======== Textauszug
# Angeln An Der Our In Luxemburg



## saja22 (30. April 2008)

Hallo,

Vielleicht kann mir ja einer der erfahrenen Angler hier helfen. Ich möchte mit meinem Vater dieses WE zum Angeln an die OUR fahren. Einen noch für dieses Jahr gültigen FES für Luxemburg haben wir. Nun meine Frage: Wo bekomme ich die sogenannte Erlaubnis zur Grundstücksbetretung oder gibt es an der OUR auch Stellen wo wir ohne angeln können? 
Wäre über Antworten sehr erfreut und bin jetzt schon dankbar für jede Hilfe!

PS: An der OUR kann man ja jetzt schon auf Brassen angeln, laut dem Gesetz!


----------



## Flo-Zanderkönig (30. April 2008)

*AW: Angeln An Der Our In Luxemburg*

Hallo,

der Binnengewässerschein bringt dir an der Our nichts. Da brauchst du den Grenzgewässerschein und die Erlaubnis des Pächters. Leider weiß niemand genau wer wie wo was gepachtet hat. Und so bekommst du auch nicht die Erkaubnis vom Pächter. Wenn du mal nachdenken würdest würdest du wissen das Friedfische Sommerlaicher sind....und somit erst Schonzeit haben. Müssten eigtl. ab dem 1 Mai geschützt sein.
================
▶ _Zu erledigende Schritte_
a: Nenne alle Scheine und Erlaubnisse, die im Forenthread zum Angeln an der Our erwähnt werden.
b: Was braucht man laut Flo-Zanderkönig im Forenthread zum Angeln an der Our an diesem Fluss anstelle des Binnengewässerscheins?
c: Führe den Forenthread zum Angeln an der Our im Anschluss an seinen letzten Satz weiter.
======== Materialsammlung
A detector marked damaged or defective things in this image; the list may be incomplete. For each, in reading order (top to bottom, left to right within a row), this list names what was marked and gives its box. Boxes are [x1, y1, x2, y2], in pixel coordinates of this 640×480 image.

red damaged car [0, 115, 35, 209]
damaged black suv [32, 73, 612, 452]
================
======== Materialsammlung
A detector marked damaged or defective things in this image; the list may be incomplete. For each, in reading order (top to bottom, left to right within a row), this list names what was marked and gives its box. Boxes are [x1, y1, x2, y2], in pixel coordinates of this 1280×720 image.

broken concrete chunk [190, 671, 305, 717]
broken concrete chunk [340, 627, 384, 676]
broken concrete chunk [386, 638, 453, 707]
================
======== Materialsammlung
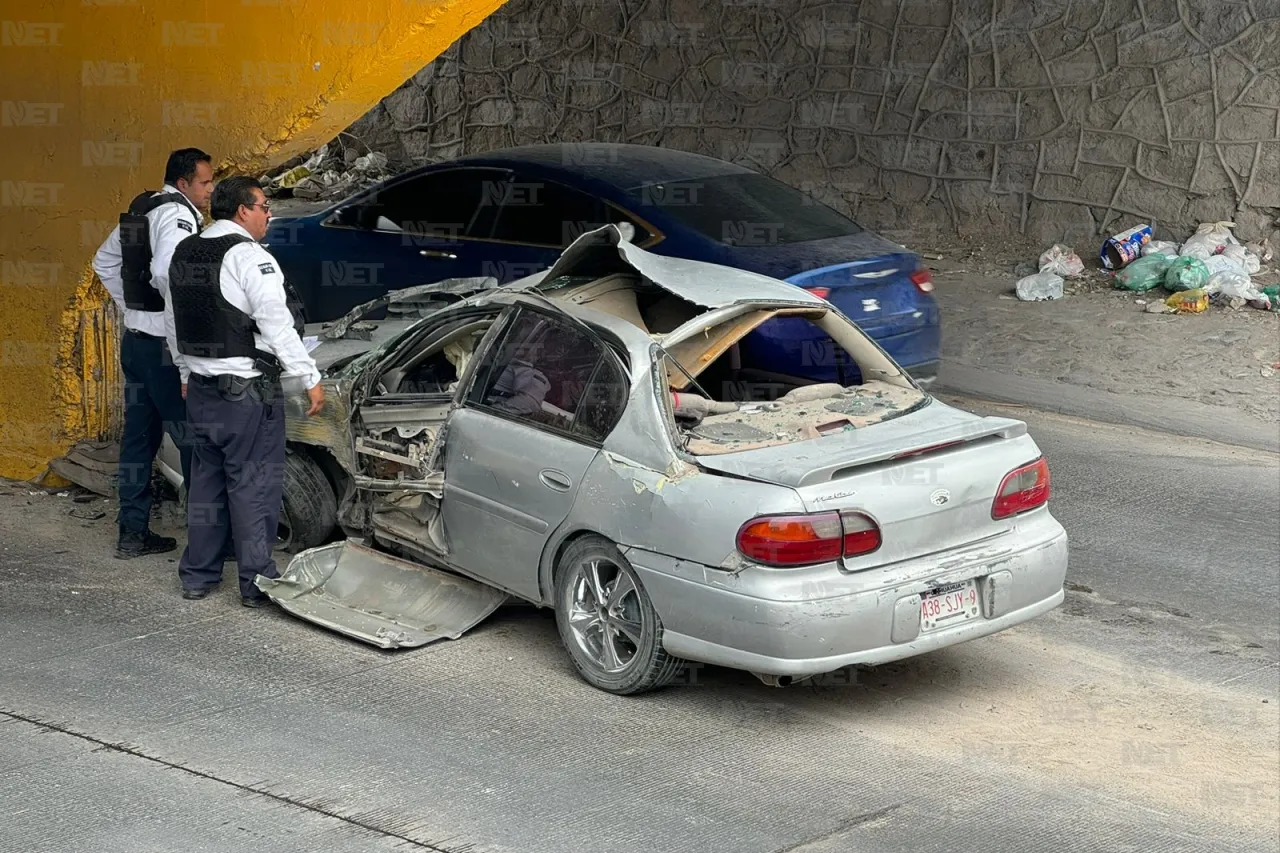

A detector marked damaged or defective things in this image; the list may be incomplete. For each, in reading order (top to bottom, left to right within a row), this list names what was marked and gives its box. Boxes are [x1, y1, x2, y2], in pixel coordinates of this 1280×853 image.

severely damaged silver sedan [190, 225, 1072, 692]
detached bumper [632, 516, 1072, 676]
================
▶ _Ergebnisse je Aufgabe_
a: FES für Luxemburg, Erlaubnis zur Grundstücksbetretung, Binnengewässerschein, Grenzgewässerschein, Erlaubnis des Pächters

b: Den Grenzgewässerschein und die Erlaubnis des Pächters.

c:
Edit: Friedfische alle Schonzeit bis 15 Juni, Brassen gibt es keine ist ein Bach und Karausche ist eh in ganz Lux. ganzjährig geschützt.

mfg Flo


----------



## esox82 (1. Mai 2008)

*AW: Angeln An Der Our In Luxemburg*

Hallo,
du brauchst dafür, wie Flo bereits geschrieben hat, den Grenzgewässerschein, sprich den gelben FES.
Um herauszufinden, wer welchen Abschnitt gepachtet hat, geht ihr am besten zur Gemeindeverwaltung in Vianden.
An der Our darf man momentan nur auf Bafos und Äschen angeln.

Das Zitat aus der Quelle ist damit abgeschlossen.